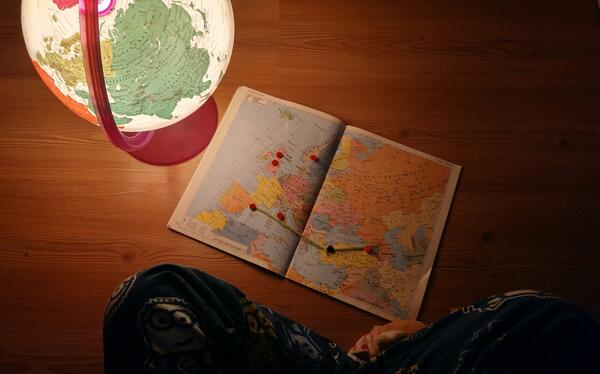 Person sitting on the floor looking at a map and a globe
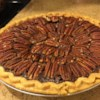 Chocolate Pecan Pie III Recipe - This pie is thick, gooey and full of pecans with just a hint of chocolate. The unsweetened cocoa powder makes the subtle difference.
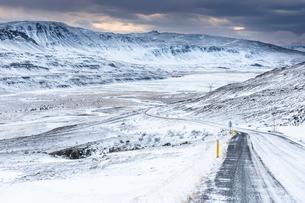 雪山と長く続く道の写真素材 [FYI03458808]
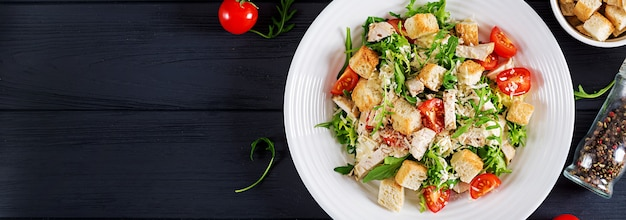 Healthy grilled chicken caesar salad with tomatoes, cheese and croutons. north american cuisine. banner. top view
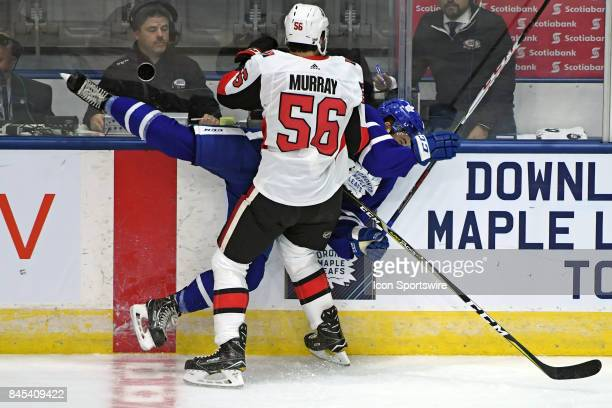 Ottawa Senators Defenceman Jordan Murray hits Toronto Maple Leafs Forward Jeremy Bracco during the NHL preseason Rookie Tournament game between the...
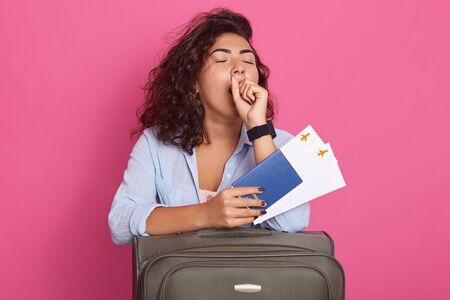 Beautiful modern yawning woman with suitcase, passport and air tickets in hands, wearing blue shirt, posing with closed eyes, waiting her plane, looks tired and sleepy, isolated over rose background. Фото со стока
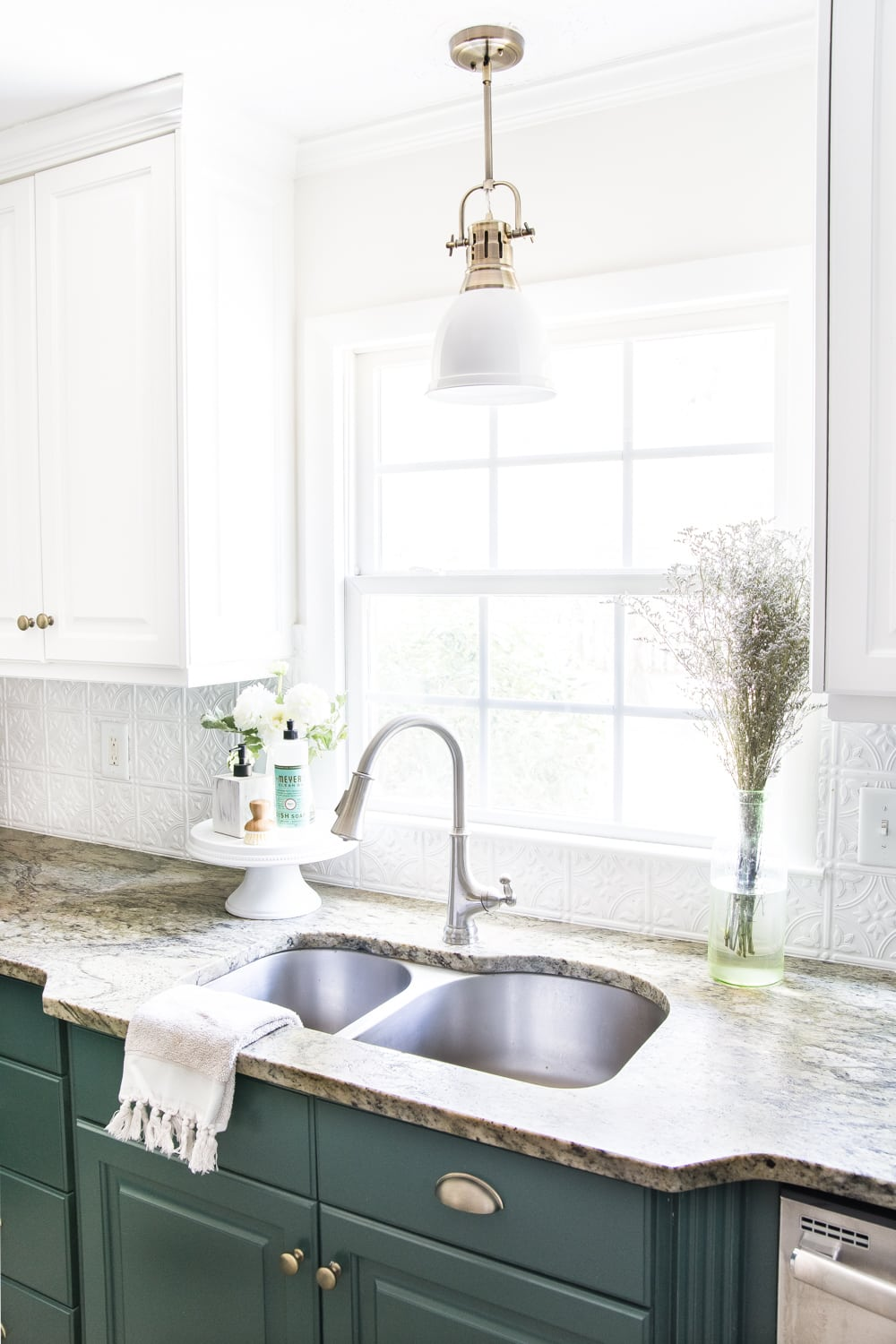 aged brass kitchen pendant light and leathered granite countertops - budget kitchen refresh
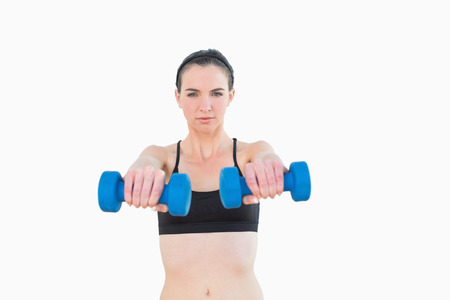 Portrait of a serious young woman with dumbbells against white background photo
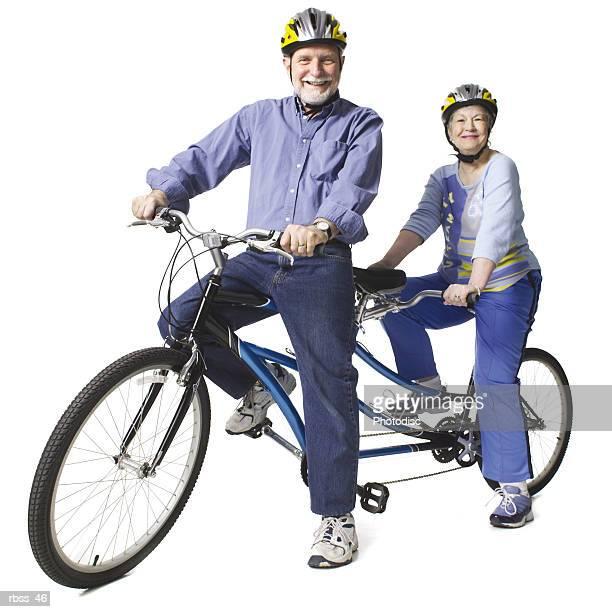 Elderly caucasian couple rest on a tandem bike.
┄┄┄┄┄┄┄┄┄┄
Work required =
Repeat the records above exactly, from the first line through the line that contains "Ottawa Senators Defenceman", and leave out the pictures.

Exercise solution =
 Person sitting on the floor looking at a map and a globe
 Chocolate Pecan Pie III Recipe - This pie is thick, gooey and full of pecans with just a hint of chocolate. The unsweetened cocoa powder makes the subtle difference.
 雪山と長く続く道の写真素材 [FYI03458808]
 Healthy grilled chicken caesar salad with tomatoes, cheese and croutons. north american cuisine. banner. top view
 Ottawa Senators Defenceman Jordan Murray hits Toronto Maple Leafs Forward Jeremy Bracco during the NHL preseason Rookie Tournament game between the...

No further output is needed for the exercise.